──────── Kutipan Teks ────────

Tanggul Beton di Laut Cilincing, Aktivis ICMI Muda: Rakyat Terus Dipancing Marah

Polemik pembangunan tanggul beton di kawasan pesisir Cilincing, Jakarta Utara, kembali memicu reaksi keras dari berbagai kalangan. Aktivis ICMI Muda, Ahmad Anjay Al Baroesy, menilai keberadaan tanggul tersebut bukan hanya menyalahi semangat pengelolaan ruang laut, tetapi juga berpotensi mengundang amarah rakyat yang merasa aksesnya terhadap laut kian terampas.

Dalam keterangannya, Ahmad Anjay menyebut bahwa praktik penguasaan ruang laut yang awalnya dilakukan dengan pemasangan bambu kini meningkat dengan pembangunan struktur beton permanen.

“Kemarin laut diakuisisi dengan bambu, otak biadab mereka tidak puas, lalu mereka tingkatkan dengan beton! Apakah ini sengaja mancing kemarahan rakyat? Tidak ada satupun manusia yang berhak menguasai laut, kecuali negara, itupun untuk rakyat! Bongkar!” tegasnya, Rabu (10/9/2025).

Menurut Ahmad, laut seharusnya menjadi ruang hidup bersama yang dikelola negara untuk kepentingan rakyat, bukan dikavling atau diprivatisasi oleh kelompok tertentu. Ia mengkritik bahwa pembangunan tanggul beton di Cilincing berpotensi besar mematikan mata pencaharian nelayan tradisional yang selama ini menggantungkan hidup dari akses bebas ke laut.

“Nelayan kecil semakin tersingkir. Mereka yang dulu bisa melaut dengan tenang kini harus berhadapan dengan tembok raksasa yang membatasi aksesnya. Ini bukan hanya soal lingkungan, tetapi soal keadilan sosial,” ujarnya.

Baca juga:  Luhut Itu Toxic Rakyat, Jangan Lagi Diberi Peran untuk Negara 

Ia juga menegaskan bahwa pembangunan tanggul beton di wilayah laut terbuka dapat membawa dampak ekologis serius. Struktur beton permanen dapat mengubah arus laut, merusak ekosistem mangrove, serta mempercepat abrasi di wilayah pesisir sekitarnya.

────────

# Instruksi Kerja:
Salin tanpa perubahan bagian teks tentang tanggul beton di Cilincing di atas, antara "Tanggul Beton di Laut" dan "laut kian terampas.", termasuk kedua bagian itu.

──────── Cuplikan Data ────────

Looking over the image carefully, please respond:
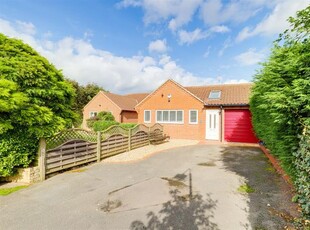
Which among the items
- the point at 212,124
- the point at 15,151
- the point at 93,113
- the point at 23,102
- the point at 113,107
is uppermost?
the point at 113,107

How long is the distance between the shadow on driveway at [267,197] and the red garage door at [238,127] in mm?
8337

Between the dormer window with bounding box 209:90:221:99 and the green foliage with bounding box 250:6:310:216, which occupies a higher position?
the dormer window with bounding box 209:90:221:99

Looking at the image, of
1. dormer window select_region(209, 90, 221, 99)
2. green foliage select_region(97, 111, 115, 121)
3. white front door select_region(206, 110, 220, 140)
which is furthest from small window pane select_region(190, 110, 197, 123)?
green foliage select_region(97, 111, 115, 121)

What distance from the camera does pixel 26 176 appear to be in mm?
6320

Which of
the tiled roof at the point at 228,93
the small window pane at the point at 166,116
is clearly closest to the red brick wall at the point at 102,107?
the small window pane at the point at 166,116

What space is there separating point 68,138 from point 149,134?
7.90 m

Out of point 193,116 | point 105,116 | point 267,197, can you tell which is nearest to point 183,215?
point 267,197

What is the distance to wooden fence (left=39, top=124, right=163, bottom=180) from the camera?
Answer: 7.01 m

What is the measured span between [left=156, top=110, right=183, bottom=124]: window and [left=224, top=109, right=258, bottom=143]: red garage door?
4.51m

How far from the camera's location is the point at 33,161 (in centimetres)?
684

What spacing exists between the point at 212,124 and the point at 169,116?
177 inches

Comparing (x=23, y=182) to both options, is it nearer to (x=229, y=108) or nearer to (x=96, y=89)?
(x=229, y=108)

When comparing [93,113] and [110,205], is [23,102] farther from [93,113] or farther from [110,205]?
[93,113]

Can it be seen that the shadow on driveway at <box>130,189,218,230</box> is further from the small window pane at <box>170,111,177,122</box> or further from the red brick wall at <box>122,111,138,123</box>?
the red brick wall at <box>122,111,138,123</box>
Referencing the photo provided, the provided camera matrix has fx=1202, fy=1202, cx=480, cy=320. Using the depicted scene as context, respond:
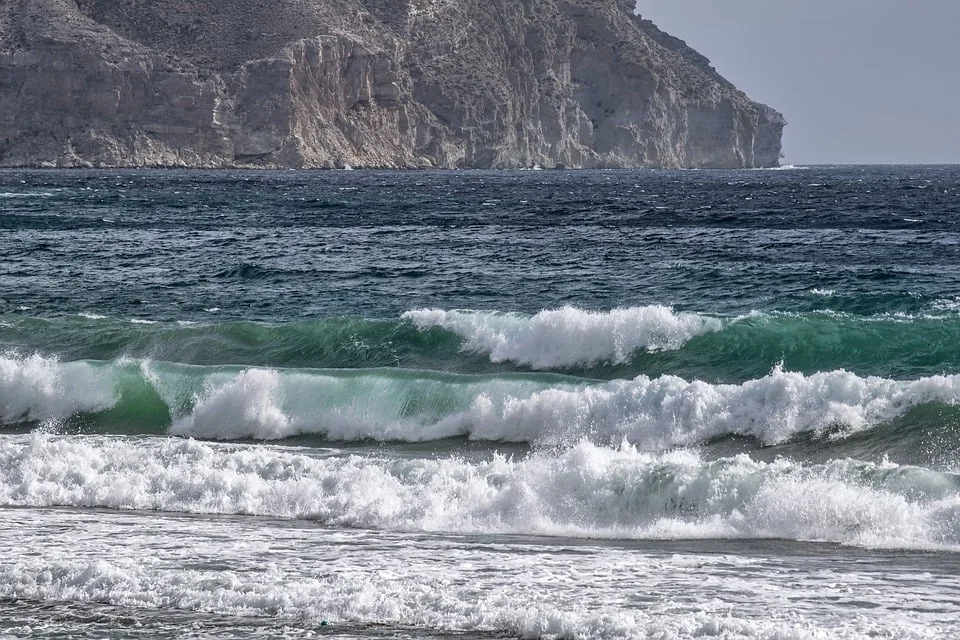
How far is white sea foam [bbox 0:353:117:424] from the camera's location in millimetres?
18578

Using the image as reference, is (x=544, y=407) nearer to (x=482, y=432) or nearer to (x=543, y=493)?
(x=482, y=432)

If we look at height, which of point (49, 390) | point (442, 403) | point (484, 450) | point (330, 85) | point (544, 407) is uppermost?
point (330, 85)

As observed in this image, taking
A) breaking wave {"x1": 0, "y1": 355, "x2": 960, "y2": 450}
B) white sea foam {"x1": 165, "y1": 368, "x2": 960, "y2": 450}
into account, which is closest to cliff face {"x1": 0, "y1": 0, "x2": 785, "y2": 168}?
breaking wave {"x1": 0, "y1": 355, "x2": 960, "y2": 450}

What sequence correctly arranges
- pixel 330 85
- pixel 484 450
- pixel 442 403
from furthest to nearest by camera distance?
pixel 330 85 < pixel 442 403 < pixel 484 450

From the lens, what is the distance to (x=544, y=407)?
53.7 ft

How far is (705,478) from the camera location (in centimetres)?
1221

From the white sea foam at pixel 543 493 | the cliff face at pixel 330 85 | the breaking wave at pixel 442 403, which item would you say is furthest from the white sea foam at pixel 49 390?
the cliff face at pixel 330 85

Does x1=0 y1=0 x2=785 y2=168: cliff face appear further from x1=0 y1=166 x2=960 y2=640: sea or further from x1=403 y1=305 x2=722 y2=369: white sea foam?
x1=403 y1=305 x2=722 y2=369: white sea foam

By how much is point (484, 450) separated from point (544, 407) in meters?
1.11

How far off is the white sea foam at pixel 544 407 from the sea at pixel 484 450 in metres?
A: 0.04

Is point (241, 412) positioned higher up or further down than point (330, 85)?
further down

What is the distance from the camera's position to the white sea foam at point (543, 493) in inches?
451

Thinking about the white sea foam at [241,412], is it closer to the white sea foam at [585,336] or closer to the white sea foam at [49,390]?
the white sea foam at [49,390]

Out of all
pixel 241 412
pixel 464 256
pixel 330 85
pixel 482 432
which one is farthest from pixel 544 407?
pixel 330 85
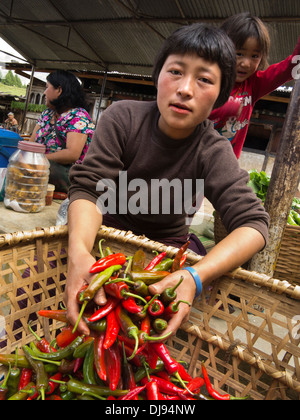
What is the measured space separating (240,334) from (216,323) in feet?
0.74

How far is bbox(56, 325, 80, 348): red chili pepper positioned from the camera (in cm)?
138

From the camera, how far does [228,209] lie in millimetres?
1609

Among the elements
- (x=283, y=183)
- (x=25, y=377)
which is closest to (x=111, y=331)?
(x=25, y=377)

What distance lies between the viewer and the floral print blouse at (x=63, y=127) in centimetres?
382

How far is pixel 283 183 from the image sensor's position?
2.83 metres

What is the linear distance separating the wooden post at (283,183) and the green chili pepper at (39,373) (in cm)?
218

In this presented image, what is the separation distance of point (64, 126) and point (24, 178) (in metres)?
0.96

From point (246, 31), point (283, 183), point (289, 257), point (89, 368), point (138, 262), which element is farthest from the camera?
point (289, 257)

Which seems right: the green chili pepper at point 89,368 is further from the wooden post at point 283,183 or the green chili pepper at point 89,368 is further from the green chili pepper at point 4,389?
the wooden post at point 283,183

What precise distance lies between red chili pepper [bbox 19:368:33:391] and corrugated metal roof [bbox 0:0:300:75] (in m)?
5.27

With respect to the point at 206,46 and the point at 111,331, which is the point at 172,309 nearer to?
the point at 111,331

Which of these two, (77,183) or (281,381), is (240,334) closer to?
(281,381)

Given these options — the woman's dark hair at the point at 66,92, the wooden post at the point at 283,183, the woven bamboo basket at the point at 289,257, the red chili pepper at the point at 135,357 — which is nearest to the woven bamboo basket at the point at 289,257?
the woven bamboo basket at the point at 289,257

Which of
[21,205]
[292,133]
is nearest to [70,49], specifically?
[21,205]
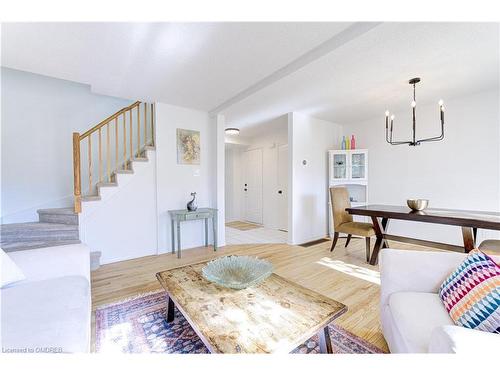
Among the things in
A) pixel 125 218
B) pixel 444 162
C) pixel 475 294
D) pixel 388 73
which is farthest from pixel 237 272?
pixel 444 162

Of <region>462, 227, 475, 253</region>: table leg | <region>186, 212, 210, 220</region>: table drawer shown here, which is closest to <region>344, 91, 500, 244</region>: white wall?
<region>462, 227, 475, 253</region>: table leg

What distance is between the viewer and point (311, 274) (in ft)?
8.28

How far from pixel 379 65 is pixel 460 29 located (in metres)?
0.61

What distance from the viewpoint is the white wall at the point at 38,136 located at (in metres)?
3.06

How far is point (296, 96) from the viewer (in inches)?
118

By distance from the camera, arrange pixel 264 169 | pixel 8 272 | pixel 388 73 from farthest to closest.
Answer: pixel 264 169 < pixel 388 73 < pixel 8 272

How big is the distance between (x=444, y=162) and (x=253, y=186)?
153 inches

────────

# Jawaban:
Tanggul Beton di Laut Cilincing, Aktivis ICMI Muda: Rakyat Terus Dipancing Marah

Polemik pembangunan tanggul beton di kawasan pesisir Cilincing, Jakarta Utara, kembali memicu reaksi keras dari berbagai kalangan. Aktivis ICMI Muda, Ahmad Anjay Al Baroesy, menilai keberadaan tanggul tersebut bukan hanya menyalahi semangat pengelolaan ruang laut, tetapi juga berpotensi mengundang amarah rakyat yang merasa aksesnya terhadap laut kian terampas.